▶ _Source document_:
** Start **

The second halving landed on July 9th, 2016, decreasing rewards by half again to 12.5 BTC as Bitcoin traded for $664. This time, Bitcoin embarked on an even more dizzying bull run the following year, skyrocketing to $17,760 just 12 months later.

Most recently, on May 11th 2020 subsidies contracted downwards once more to 6.25 BTC with Bitcoin exchanging hands for $9,734. Mirroring the exponential reaction of the previous events, Bitcoin shot upwards to a record high of $67,549 by spring of 2021.

These consistent knee-jerk bull markets in response to predictable supply shocks point to a clear relationship between the Bitcoin halving mechanism and price. The increasing mainstream spotlight and hype fuels mass new user sign-ups from investors looking to capitalize on the gains.

Crypto Revenue Models That Benefit From Halving Events
Halving events in crypto create ripe opportunities for companies to capture new adopters and monetize the wave of growth that follows. As more users flood into Bitcoin and other cryptocurrencies during these cycles, many different services benefit from scaling revenues through onboarding new clients.

Exchanges, for example, facilitate easy market access for new users while charging small fees on trading volume, which typically grow into the billions when new adopters create supply and demand. Wallets and custody providers earn through account and transaction fees, as people need their help to securely store and transfer assets.

** End **

▶ _Aim of the task_: Reproduce the part of the Bitcoin halving text verbatim, starting at "Most recently, on" and ending at "on the gains.".

▶ _Data lines_:

** Start **

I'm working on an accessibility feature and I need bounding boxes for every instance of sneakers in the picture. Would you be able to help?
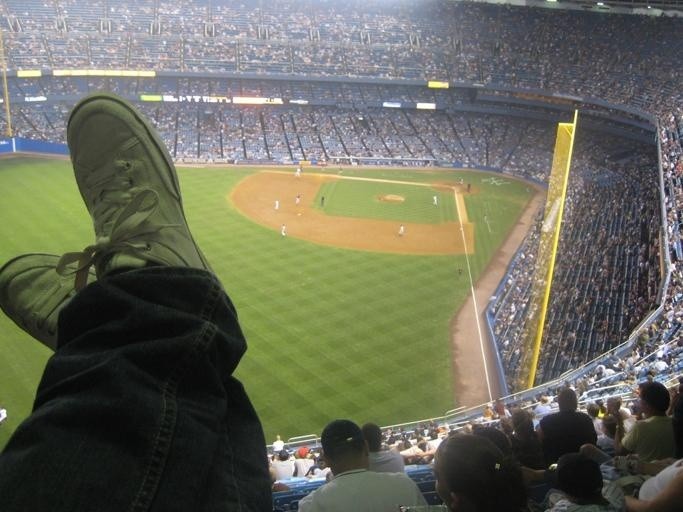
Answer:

** End **

▶ _Exercise answer_:
Most recently, on May 11th 2020 subsidies contracted downwards once more to 6.25 BTC with Bitcoin exchanging hands for $9,734. Mirroring the exponential reaction of the previous events, Bitcoin shot upwards to a record high of $67,549 by spring of 2021.

These consistent knee-jerk bull markets in response to predictable supply shocks point to a clear relationship between the Bitcoin halving mechanism and price. The increasing mainstream spotlight and hype fuels mass new user sign-ups from investors looking to capitalize on the gains.